• [PROVIDED RECORDS]
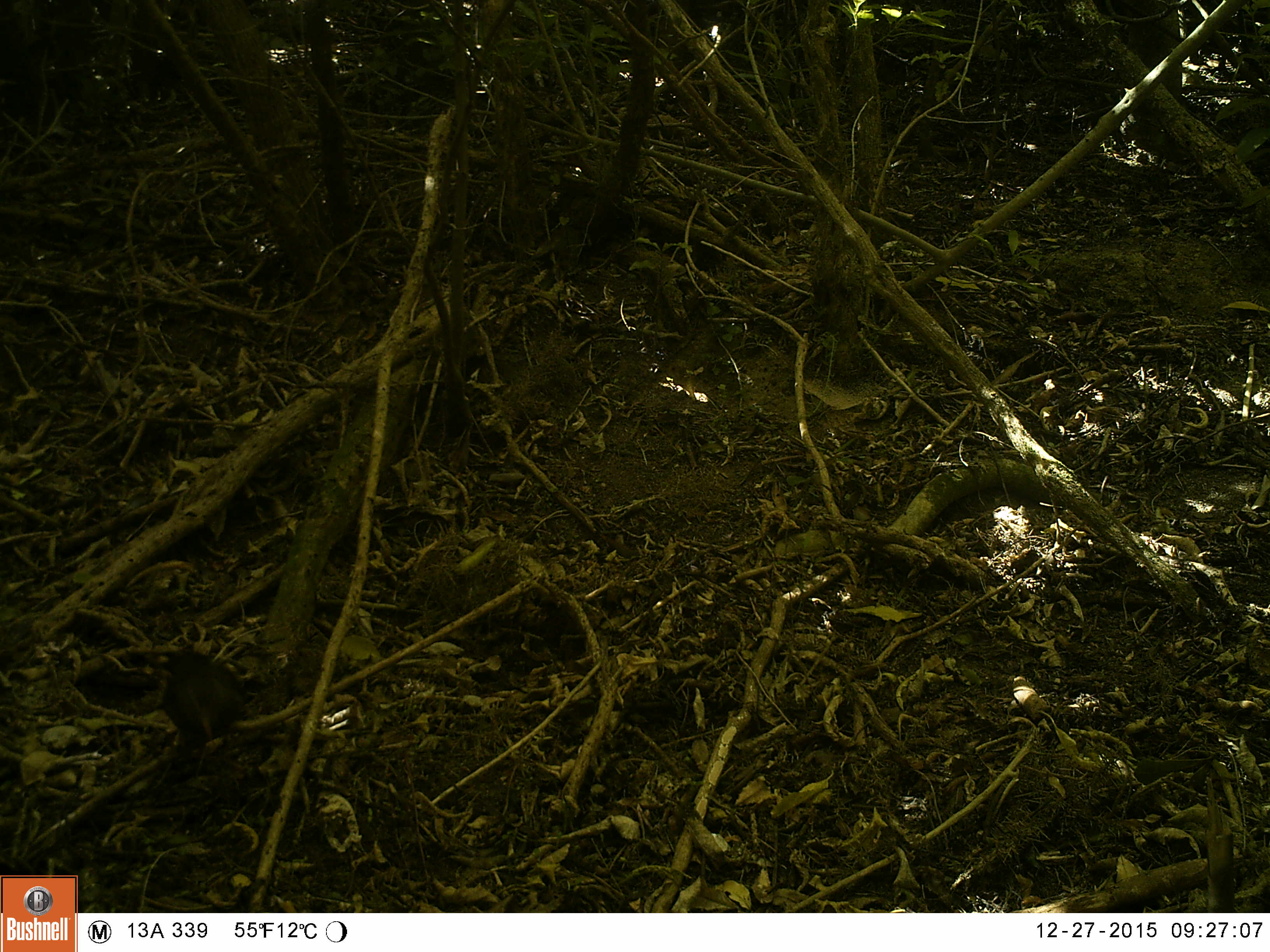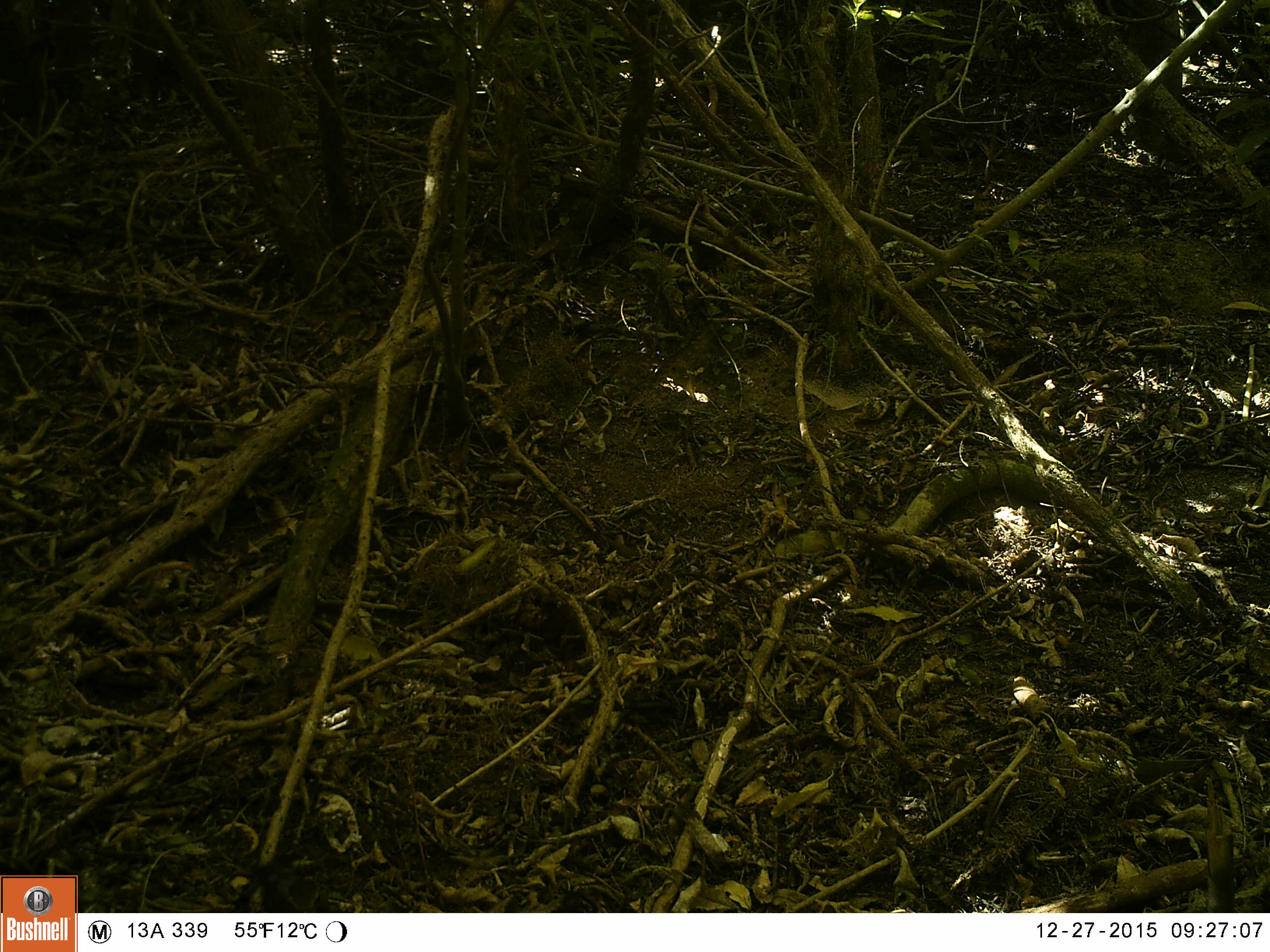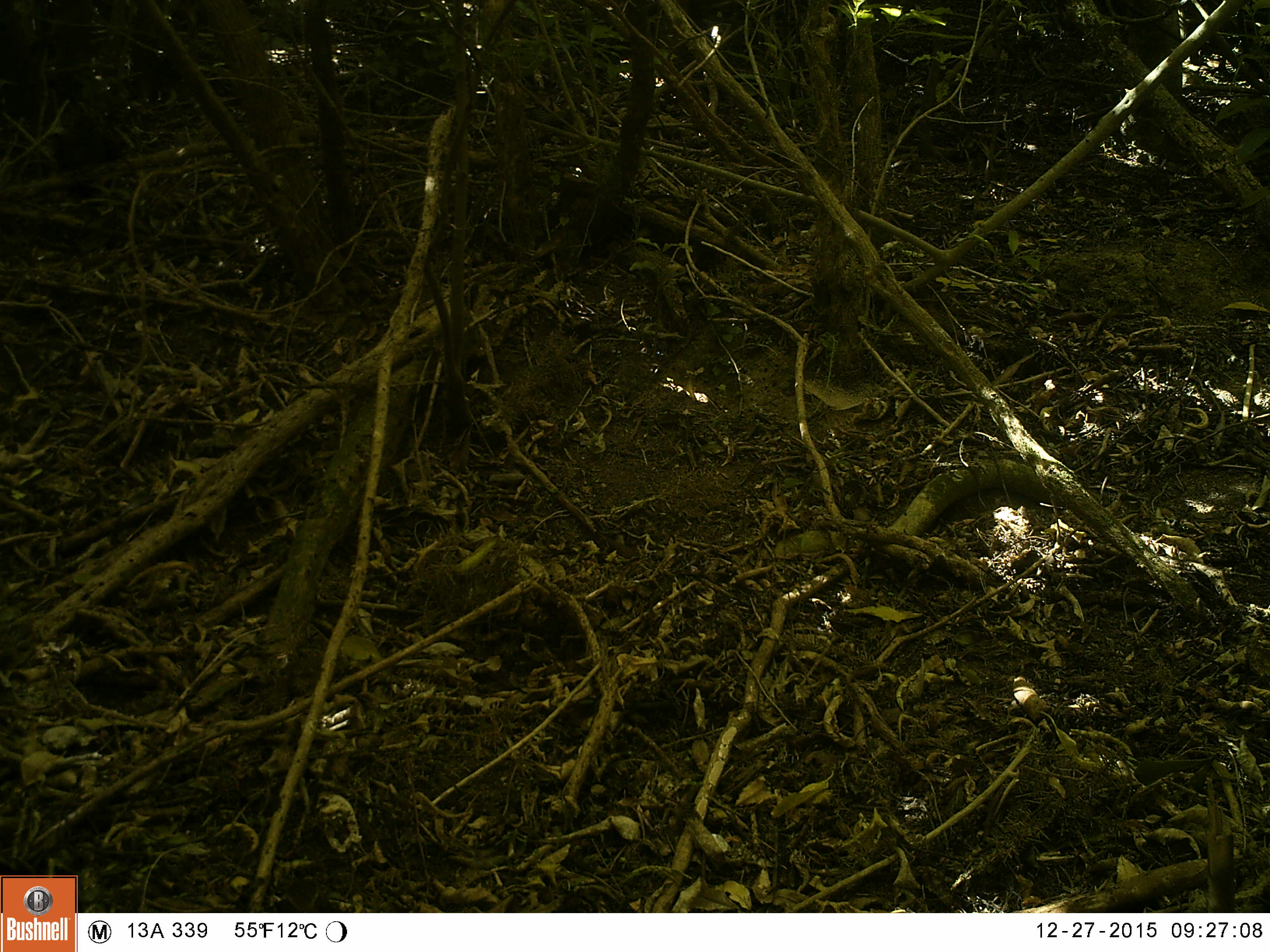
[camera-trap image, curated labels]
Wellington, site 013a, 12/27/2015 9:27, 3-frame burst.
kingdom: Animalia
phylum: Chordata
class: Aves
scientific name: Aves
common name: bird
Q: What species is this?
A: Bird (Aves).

==

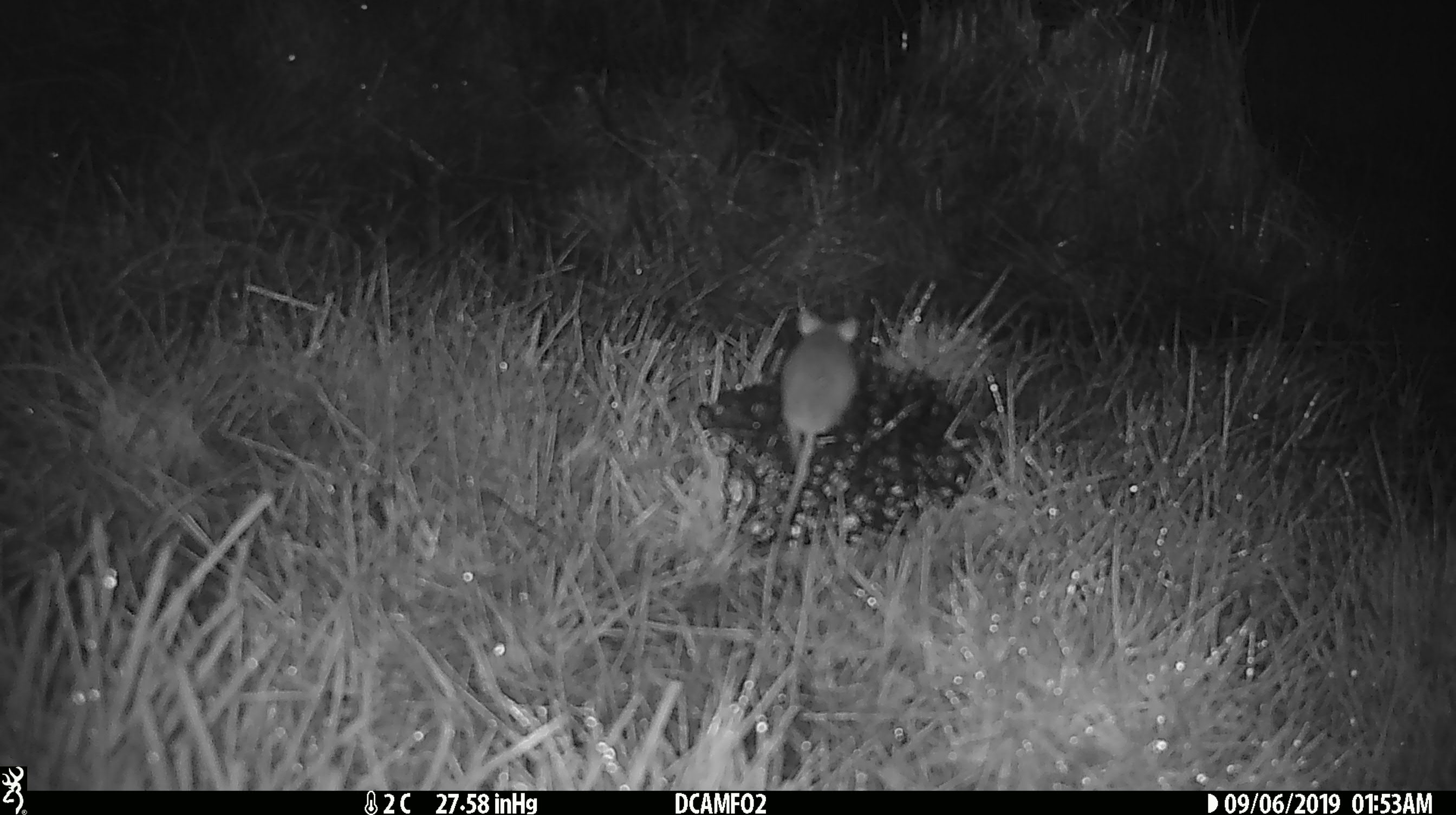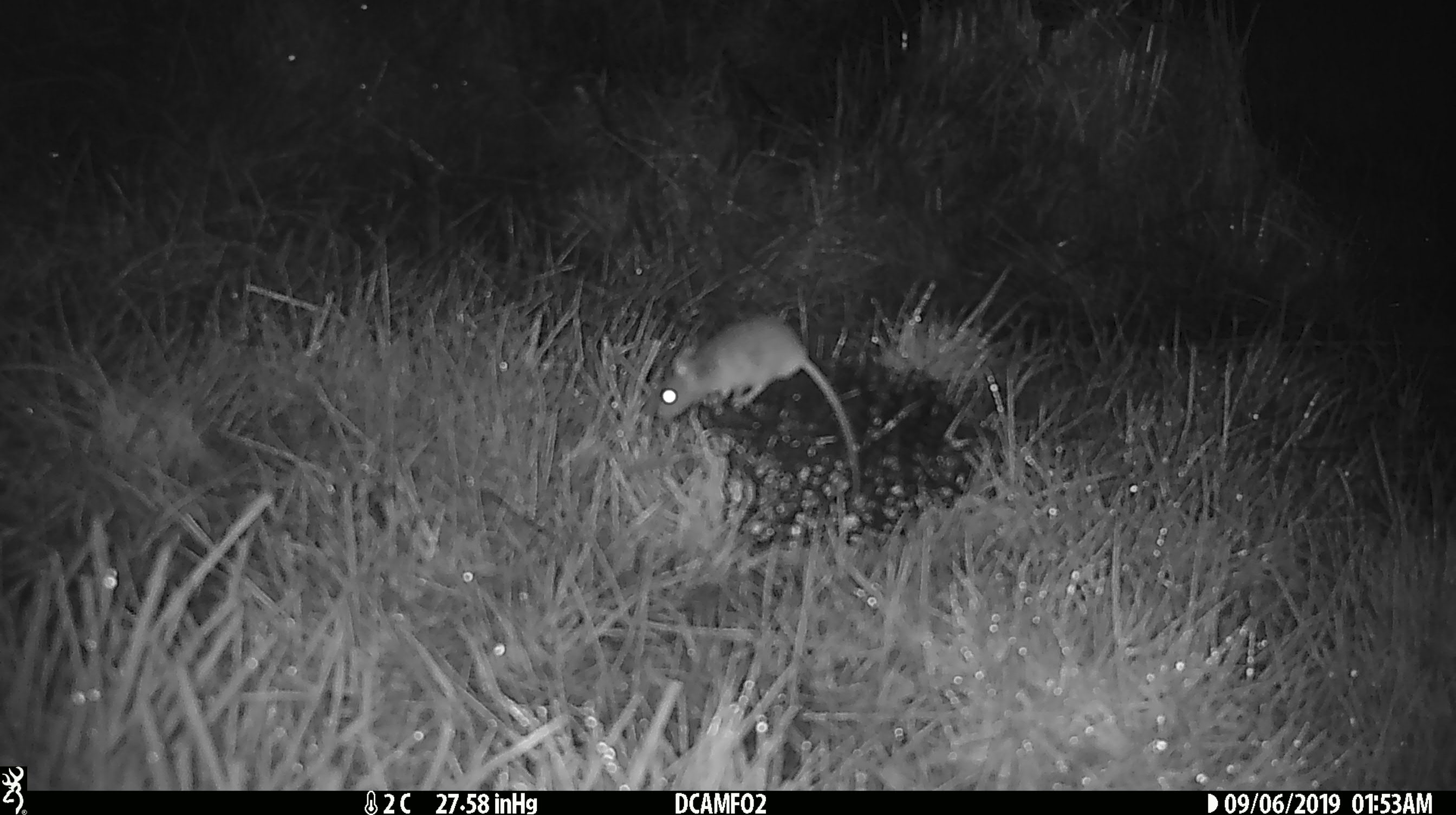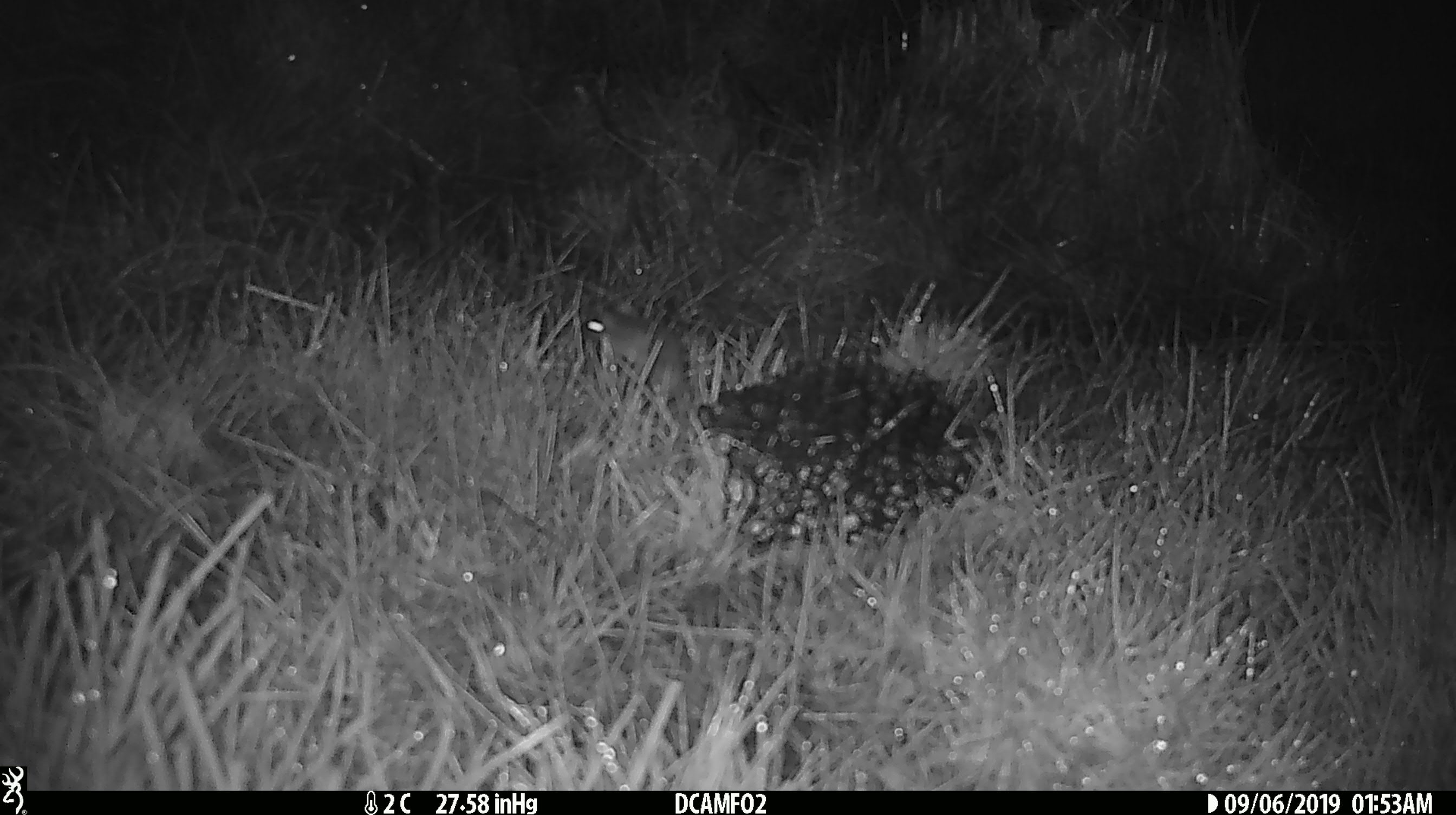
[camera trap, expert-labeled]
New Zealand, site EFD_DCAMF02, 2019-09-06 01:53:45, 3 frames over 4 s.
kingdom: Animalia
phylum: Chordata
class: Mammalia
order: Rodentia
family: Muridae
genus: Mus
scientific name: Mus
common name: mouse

...

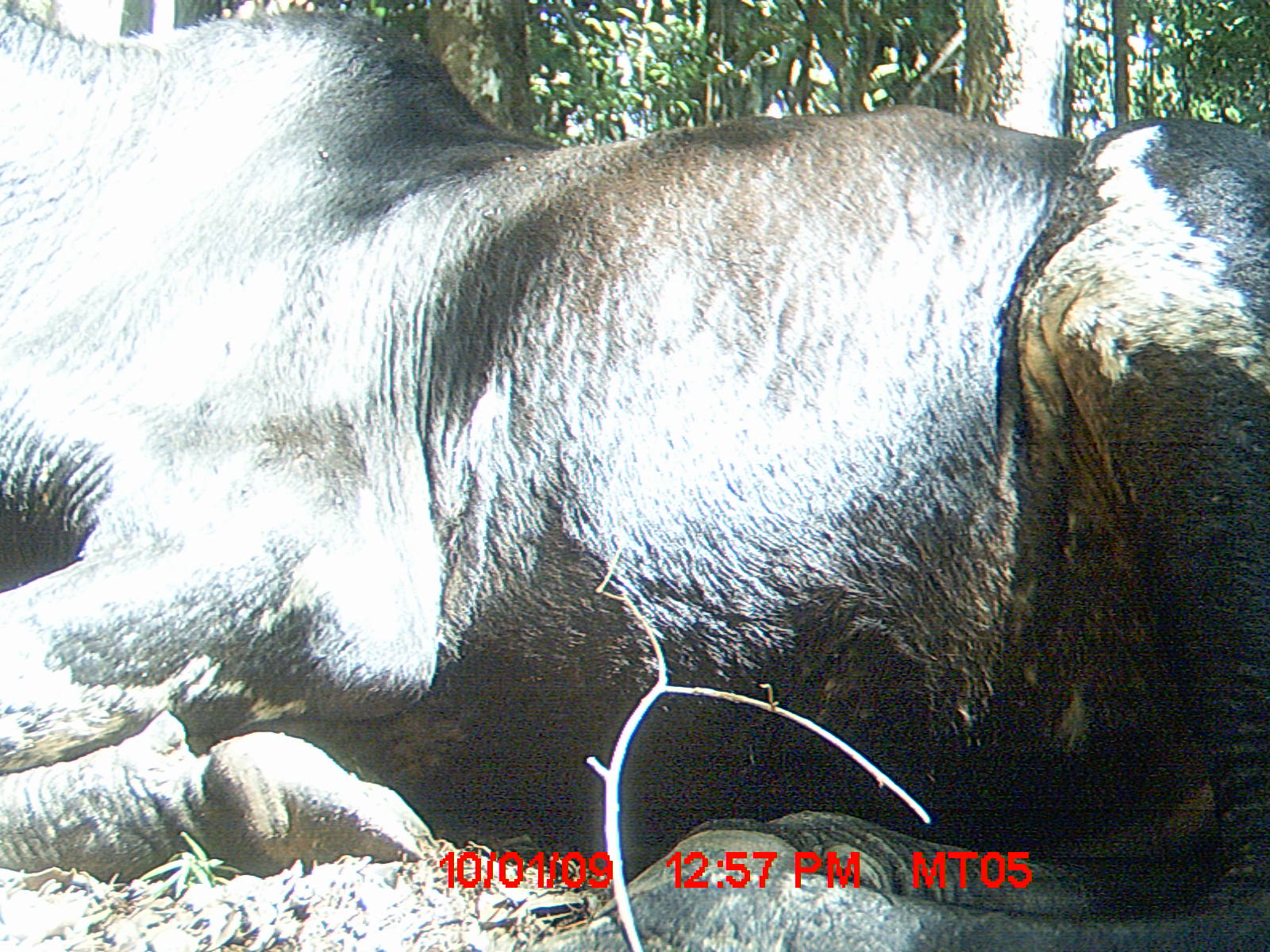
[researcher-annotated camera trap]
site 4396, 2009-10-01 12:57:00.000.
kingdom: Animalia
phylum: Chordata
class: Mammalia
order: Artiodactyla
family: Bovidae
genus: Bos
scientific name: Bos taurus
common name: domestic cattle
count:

• [INSTRUCTIONS FOR THE TASK] The lines above that hold the word "scientific" need counting; write the count and nothing more.

• [OUTPUT] 3